The expected output is the line with "Stool samples were" followed by every remaining line of the entries, all repeated exactly.

* * * * *

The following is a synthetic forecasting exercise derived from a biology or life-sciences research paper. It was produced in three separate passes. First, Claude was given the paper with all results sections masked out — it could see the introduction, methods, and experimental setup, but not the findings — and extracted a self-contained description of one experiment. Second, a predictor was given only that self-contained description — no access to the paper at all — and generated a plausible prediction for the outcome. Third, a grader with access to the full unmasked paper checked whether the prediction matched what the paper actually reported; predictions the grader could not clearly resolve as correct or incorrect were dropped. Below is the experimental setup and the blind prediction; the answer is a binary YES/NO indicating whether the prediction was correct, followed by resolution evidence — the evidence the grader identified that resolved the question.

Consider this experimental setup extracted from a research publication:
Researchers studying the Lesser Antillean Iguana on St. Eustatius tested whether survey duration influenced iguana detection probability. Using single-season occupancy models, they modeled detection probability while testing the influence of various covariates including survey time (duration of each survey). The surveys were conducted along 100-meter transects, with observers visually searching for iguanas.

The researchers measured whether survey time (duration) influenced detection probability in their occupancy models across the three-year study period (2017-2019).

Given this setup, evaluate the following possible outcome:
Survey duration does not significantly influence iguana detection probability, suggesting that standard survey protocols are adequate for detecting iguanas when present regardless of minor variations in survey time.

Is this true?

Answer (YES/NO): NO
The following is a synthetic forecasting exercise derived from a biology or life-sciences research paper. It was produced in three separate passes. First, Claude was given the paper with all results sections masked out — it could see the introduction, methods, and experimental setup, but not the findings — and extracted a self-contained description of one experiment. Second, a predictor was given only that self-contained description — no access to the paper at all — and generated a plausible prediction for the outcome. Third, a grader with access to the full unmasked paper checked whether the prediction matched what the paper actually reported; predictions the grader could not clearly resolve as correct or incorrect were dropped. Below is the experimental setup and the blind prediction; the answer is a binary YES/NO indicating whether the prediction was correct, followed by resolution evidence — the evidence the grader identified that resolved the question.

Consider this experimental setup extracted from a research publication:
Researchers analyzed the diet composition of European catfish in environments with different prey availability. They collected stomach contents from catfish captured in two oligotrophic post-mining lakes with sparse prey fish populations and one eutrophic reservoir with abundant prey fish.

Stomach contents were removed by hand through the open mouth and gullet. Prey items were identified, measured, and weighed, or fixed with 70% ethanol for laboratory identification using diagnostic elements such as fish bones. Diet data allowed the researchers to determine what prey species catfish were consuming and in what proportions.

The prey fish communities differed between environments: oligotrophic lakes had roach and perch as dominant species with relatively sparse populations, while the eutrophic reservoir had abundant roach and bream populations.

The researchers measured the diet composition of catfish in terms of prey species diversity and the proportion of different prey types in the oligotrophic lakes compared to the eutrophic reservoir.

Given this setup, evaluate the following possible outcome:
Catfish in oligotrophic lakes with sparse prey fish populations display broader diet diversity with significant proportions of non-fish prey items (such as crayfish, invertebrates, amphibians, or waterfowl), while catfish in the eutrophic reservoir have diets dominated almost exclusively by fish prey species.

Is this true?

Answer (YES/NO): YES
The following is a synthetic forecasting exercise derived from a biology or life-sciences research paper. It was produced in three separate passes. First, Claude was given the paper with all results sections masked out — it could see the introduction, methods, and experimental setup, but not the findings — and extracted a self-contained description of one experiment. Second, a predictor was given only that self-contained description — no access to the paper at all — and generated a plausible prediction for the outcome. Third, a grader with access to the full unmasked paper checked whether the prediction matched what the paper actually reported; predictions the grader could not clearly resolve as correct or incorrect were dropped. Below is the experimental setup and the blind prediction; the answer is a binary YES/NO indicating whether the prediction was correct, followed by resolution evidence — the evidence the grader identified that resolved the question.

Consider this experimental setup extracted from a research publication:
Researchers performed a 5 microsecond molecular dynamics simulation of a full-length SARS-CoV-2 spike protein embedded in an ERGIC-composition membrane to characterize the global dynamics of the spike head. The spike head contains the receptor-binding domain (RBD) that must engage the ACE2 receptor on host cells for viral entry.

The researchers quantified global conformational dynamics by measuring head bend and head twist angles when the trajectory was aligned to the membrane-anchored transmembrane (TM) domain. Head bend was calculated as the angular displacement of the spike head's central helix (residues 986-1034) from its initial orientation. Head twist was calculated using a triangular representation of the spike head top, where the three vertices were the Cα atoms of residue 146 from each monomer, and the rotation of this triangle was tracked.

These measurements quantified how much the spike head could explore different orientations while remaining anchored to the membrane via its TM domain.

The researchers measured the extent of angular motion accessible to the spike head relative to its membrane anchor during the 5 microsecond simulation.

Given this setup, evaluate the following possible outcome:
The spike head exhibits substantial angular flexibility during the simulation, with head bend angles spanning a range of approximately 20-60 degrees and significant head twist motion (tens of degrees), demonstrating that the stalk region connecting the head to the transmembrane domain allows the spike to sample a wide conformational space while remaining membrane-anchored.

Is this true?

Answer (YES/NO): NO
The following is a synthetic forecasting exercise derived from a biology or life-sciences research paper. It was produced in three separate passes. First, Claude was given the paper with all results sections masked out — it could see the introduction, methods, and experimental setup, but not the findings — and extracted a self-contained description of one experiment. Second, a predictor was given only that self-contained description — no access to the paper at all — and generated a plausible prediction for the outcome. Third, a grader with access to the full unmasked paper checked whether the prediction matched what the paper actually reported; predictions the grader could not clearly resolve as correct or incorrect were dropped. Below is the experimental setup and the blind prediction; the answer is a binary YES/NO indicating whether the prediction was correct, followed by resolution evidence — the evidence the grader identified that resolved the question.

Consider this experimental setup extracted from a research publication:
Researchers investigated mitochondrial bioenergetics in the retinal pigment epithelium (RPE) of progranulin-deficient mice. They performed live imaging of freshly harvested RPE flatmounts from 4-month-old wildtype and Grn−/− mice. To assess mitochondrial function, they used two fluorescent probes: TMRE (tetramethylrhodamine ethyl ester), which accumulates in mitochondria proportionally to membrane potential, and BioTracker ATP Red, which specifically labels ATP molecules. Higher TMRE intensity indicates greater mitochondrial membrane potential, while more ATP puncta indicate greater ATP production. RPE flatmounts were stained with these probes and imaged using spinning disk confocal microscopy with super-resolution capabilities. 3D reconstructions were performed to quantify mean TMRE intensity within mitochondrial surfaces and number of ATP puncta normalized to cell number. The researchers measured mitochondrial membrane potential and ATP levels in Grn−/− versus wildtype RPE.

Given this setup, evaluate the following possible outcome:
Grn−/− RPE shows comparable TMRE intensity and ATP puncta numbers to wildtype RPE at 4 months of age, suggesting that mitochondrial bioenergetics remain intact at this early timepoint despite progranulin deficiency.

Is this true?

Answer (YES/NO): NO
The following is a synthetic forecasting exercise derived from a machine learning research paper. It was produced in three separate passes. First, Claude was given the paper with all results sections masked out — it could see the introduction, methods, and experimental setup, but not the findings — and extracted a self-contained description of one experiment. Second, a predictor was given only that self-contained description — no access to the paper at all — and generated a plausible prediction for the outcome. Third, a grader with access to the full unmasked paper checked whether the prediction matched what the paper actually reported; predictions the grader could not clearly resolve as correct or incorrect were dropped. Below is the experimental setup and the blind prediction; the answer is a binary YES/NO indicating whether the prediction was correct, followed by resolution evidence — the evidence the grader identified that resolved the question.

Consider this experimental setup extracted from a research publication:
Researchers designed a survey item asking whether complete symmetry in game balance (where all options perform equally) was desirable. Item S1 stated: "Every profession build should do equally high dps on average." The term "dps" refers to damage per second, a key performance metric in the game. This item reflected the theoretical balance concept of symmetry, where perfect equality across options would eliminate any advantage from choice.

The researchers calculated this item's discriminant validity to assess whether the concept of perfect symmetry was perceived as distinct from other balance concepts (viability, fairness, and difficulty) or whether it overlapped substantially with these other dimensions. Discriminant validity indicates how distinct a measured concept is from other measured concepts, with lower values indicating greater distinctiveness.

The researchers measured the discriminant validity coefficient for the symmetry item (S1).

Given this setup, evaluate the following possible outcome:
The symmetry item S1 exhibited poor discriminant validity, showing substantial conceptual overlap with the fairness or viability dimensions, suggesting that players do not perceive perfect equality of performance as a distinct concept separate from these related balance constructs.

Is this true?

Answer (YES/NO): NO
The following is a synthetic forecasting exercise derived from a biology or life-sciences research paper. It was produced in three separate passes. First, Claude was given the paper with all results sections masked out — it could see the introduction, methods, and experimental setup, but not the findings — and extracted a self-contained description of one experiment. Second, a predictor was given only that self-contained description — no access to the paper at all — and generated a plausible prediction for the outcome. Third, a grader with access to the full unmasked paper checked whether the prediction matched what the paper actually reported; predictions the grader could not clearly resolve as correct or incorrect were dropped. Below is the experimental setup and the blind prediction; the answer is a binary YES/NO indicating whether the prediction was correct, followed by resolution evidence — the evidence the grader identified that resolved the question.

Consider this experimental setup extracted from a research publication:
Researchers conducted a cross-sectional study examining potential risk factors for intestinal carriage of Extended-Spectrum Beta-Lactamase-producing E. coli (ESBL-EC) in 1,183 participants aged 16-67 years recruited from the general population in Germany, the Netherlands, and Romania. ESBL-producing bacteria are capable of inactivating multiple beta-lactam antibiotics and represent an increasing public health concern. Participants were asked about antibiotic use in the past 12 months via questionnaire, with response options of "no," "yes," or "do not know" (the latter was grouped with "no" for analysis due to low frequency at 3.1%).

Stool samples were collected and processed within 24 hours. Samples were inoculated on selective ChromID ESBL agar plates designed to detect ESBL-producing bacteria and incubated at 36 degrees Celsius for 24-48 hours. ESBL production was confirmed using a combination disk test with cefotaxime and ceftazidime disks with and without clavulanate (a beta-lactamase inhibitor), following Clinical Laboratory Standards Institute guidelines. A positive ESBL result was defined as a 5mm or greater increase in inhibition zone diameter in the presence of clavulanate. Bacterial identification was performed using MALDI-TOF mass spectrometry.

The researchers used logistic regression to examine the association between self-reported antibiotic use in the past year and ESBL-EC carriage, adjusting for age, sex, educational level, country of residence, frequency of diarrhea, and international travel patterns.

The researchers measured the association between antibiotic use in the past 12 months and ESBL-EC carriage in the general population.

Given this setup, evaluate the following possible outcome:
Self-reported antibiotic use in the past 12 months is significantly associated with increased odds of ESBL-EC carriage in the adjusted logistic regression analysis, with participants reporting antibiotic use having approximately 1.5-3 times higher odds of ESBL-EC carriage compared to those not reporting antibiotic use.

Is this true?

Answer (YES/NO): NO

* * * * *

== Finished exercise ==
Stool samples were collected and processed within 24 hours. Samples were inoculated on selective ChromID ESBL agar plates designed to detect ESBL-producing bacteria and incubated at 36 degrees Celsius for 24-48 hours. ESBL production was confirmed using a combination disk test with cefotaxime and ceftazidime disks with and without clavulanate (a beta-lactamase inhibitor), following Clinical Laboratory Standards Institute guidelines. A positive ESBL result was defined as a 5mm or greater increase in inhibition zone diameter in the presence of clavulanate. Bacterial identification was performed using MALDI-TOF mass spectrometry.

The researchers used logistic regression to examine the association between self-reported antibiotic use in the past year and ESBL-EC carriage, adjusting for age, sex, educational level, country of residence, frequency of diarrhea, and international travel patterns.

The researchers measured the association between antibiotic use in the past 12 months and ESBL-EC carriage in the general population.

Given this setup, evaluate the following possible outcome:
Self-reported antibiotic use in the past 12 months is significantly associated with increased odds of ESBL-EC carriage in the adjusted logistic regression analysis, with participants reporting antibiotic use having approximately 1.5-3 times higher odds of ESBL-EC carriage compared to those not reporting antibiotic use.

Is this true?

Answer (YES/NO): NO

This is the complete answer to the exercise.